Pekka Hämäläinen is the Rhodes Professor of American History at Oxford University. A specialist in early American, Native American, borderlands and environmental history, he is the author of THE COMANCHE EMPIRE (2008), which won multiple awards, including the Bancroft Prize, the Merle Curti Award, the Norris and Hundley Award, the William P. Clements Prize and the Caughey Western History Association Prize. His writings have appeared in the American Historical Review, the Journal of American History, History and Theory, the William and Mary Quarterly and the Western Historical Quarterly. He is currently working on a project on nomadic empires in world history, which is funded by the European Research Council. His new book, IKTÓMI'S PEOPLE: THE LAKOTA AGE IN AMERICA, will be published by Yale University Press in 2019.

A specialist in early national social history, Paul E. Johnson is the author of THE EARLY AMERICAN REPUBLIC, 1789 – 1829 (2006); SAM PATCH, THE FAMOUS JUMPER (2003); and A SHOPKEEPER'S MILLENNIUM: SOCIETY AND REVIVALS IN ROCHESTER, NEW YORK, 1815 – 1837, 25th Anniversary Edition (2004). In addition, he is coauthor (with Sean Wilentz) of THE KINGDOM OF MATTHIAS: SEX AND SALVATION IN 19TH-CENTURY AMERICA (1994) and is editor of AFRICAN-AMERICAN CHRISTIANITY: ESSAYS IN HISTORY (1994). He was awarded the Merle Curti Prize of the Organization of American Historians (1980), the Richard P. McCormack Prize of the New Jersey Historical Association (1989), and fellowships from the National Endowment for the Humanities (1985 – 1986), the John Simon Guggenheim Foundation (1995), the Gilder Lehrman Institute (2001) and the National Endowment for the Humanities We the People Fellowship (2006 – 2007).

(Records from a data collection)
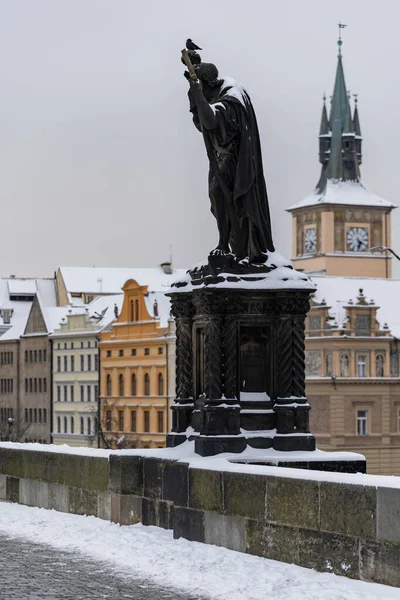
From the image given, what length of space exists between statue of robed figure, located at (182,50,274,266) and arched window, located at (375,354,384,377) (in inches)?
2701

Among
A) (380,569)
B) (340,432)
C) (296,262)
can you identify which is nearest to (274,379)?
(380,569)

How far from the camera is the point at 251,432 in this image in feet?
57.0

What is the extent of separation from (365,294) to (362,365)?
6158mm

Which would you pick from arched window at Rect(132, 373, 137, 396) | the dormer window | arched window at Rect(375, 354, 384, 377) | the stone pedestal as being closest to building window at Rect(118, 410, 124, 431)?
arched window at Rect(132, 373, 137, 396)

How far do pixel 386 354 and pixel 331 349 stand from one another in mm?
2859

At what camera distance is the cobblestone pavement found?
42.8 feet

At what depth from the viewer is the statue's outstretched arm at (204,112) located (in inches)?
703

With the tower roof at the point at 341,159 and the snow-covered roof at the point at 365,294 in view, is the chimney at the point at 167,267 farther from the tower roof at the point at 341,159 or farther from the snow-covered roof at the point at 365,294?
the tower roof at the point at 341,159

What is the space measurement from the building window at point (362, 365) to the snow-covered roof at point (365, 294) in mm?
1949

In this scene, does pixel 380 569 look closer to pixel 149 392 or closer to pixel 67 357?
pixel 149 392

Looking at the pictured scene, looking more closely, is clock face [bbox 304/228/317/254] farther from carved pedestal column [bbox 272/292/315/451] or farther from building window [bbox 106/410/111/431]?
carved pedestal column [bbox 272/292/315/451]

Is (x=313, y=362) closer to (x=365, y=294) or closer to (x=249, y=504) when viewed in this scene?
(x=365, y=294)

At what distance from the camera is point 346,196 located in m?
135

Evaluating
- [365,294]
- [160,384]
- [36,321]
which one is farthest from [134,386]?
[36,321]
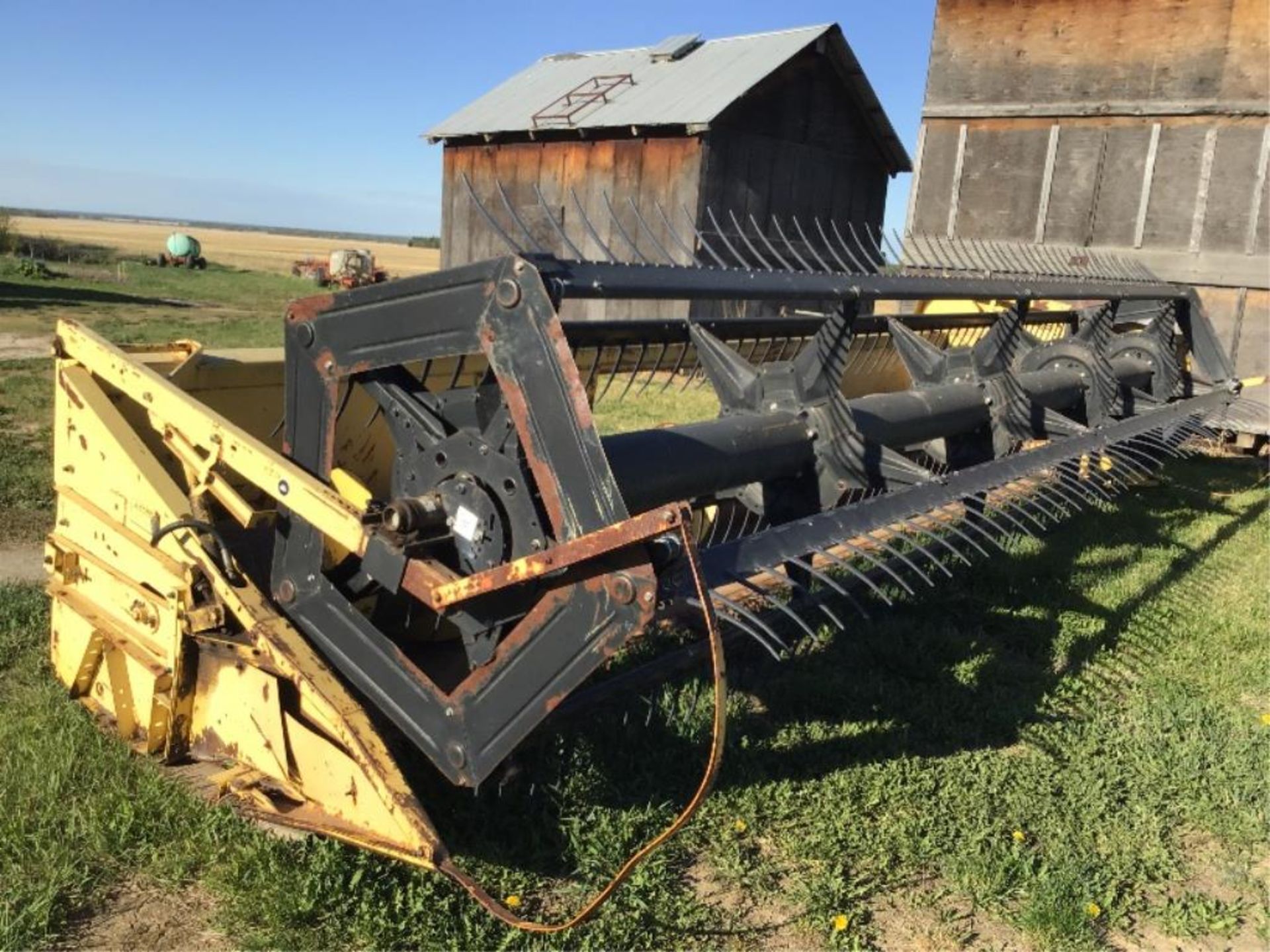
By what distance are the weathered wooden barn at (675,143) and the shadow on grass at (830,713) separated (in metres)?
6.71

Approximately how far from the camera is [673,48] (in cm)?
1404

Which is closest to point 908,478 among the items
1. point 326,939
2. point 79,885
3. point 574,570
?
point 574,570

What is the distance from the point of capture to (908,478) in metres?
3.42

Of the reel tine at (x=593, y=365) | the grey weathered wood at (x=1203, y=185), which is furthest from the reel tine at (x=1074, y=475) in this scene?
the grey weathered wood at (x=1203, y=185)

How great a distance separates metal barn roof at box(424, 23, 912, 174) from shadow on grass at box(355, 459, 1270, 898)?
311 inches

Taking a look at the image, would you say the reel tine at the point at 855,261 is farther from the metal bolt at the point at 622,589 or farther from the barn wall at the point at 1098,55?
the barn wall at the point at 1098,55

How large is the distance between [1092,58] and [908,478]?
7442 mm

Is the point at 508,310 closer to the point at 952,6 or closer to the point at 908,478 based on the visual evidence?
the point at 908,478

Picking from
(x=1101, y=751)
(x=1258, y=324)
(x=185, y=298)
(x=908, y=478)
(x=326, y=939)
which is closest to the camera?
(x=326, y=939)

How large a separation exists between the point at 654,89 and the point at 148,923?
12.0 meters

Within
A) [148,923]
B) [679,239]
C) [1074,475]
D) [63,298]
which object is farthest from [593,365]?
[63,298]

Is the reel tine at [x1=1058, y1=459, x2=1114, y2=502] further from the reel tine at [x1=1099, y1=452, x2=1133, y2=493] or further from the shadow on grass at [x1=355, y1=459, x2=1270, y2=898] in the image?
the reel tine at [x1=1099, y1=452, x2=1133, y2=493]

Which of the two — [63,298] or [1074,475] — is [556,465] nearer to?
[1074,475]

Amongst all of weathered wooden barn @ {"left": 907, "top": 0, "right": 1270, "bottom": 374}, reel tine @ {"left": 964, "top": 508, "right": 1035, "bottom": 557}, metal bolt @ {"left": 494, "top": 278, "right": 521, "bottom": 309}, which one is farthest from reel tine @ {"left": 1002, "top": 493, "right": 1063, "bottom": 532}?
weathered wooden barn @ {"left": 907, "top": 0, "right": 1270, "bottom": 374}
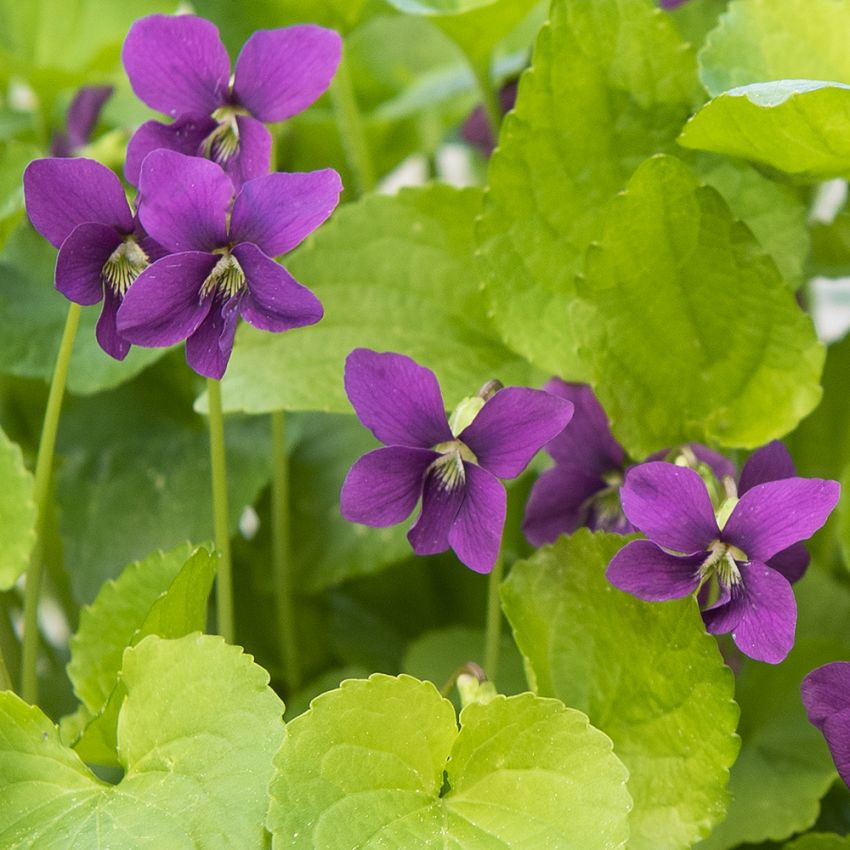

▶ **WHAT YOU NEED TO DO**
A - Return the stretch of the historians' biographies from "Pekka Hämäläinen is" through "Press in 2019.".
B - Render this sentence from the historians' biographies in French: "He is currently working on a project on nomadic empires in world history, which is funded by the European Research Council."
These data were drawn from a separate source.

▶ **SOLUTIONS BELOW**
A -
Pekka Hämäläinen is the Rhodes Professor of American History at Oxford University. A specialist in early American, Native American, borderlands and environmental history, he is the author of THE COMANCHE EMPIRE (2008), which won multiple awards, including the Bancroft Prize, the Merle Curti Award, the Norris and Hundley Award, the William P. Clements Prize and the Caughey Western History Association Prize. His writings have appeared in the American Historical Review, the Journal of American History, History and Theory, the William and Mary Quarterly and the Western Historical Quarterly. He is currently working on a project on nomadic empires in world history, which is funded by the European Research Council. His new book, IKTÓMI'S PEOPLE: THE LAKOTA AGE IN AMERICA, will be published by Yale University Press in 2019.

B - Il travaille actuellement sur un projet consacré aux empires nomades dans l'histoire mondiale, financé par le Conseil européen de la recherche.